De l’autre, la Turquie se met à hurler au scandale.
Du coup, notre Président de la République appelle le Premier Ministre turc et désavoue son parlement en lui présentant « ses regrets ».
On m’explique pourquoi ce texte fait hurler la Turquie, alors qu’on ne parle pas d’elle dedans ? On m’explique pourquoi on se couche devant un pays demandeur auprès de la France ? Je n’ai pas souvenir que l’Allemagne ait tempété quand la France a légiféré contre les négationnistes de la Shoah. Clamer son innoncence alors qu’on n’est même pas accusé, n’est-ce pas déjà être coupable ?
Ou alors craindrait-on une radicalisation de ce pays musulman à nos portes, alors qu’il est sur la voie de la démocratie ? En même temps, je pouffe : « sur la voie de la démocratie » et le comportement actuel turc ne vont pas bien ensemble.
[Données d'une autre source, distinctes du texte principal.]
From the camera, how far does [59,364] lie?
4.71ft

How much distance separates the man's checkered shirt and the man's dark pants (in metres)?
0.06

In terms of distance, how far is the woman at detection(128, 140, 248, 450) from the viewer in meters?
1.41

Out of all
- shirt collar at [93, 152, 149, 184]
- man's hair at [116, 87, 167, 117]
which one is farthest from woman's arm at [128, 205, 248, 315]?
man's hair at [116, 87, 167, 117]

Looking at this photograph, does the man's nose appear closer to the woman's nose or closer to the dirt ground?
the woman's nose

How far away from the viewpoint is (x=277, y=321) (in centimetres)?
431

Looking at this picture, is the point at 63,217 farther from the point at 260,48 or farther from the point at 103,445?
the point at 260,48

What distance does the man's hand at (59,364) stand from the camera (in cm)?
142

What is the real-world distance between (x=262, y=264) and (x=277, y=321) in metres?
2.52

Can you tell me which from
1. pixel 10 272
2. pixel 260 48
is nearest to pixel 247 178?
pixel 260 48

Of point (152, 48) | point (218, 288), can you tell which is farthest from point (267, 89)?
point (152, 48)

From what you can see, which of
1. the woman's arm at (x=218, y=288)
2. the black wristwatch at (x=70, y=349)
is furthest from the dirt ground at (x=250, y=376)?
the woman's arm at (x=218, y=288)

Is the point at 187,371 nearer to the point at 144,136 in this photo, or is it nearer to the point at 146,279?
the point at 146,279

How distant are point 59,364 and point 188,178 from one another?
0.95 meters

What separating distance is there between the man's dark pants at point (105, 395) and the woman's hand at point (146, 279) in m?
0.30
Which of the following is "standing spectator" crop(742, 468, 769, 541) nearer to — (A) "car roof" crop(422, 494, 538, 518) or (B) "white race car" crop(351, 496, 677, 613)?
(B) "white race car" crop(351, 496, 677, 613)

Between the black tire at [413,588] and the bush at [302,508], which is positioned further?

En même temps, des énormités figurent peut-être dans ce que je viens d’écrire. Mais honnêtement, comme dit plus haut, je n’y comprends rien, et je lance un appel aux lecteurs du Monde diplo : éclairez-moi, je trouve qu’il y a un truc pas logique dans tout ça, donc un élément doit me manquer.
En tout cas, français, arménien ou turc, j’aimerai pas vivre à Erevan, en ce moment.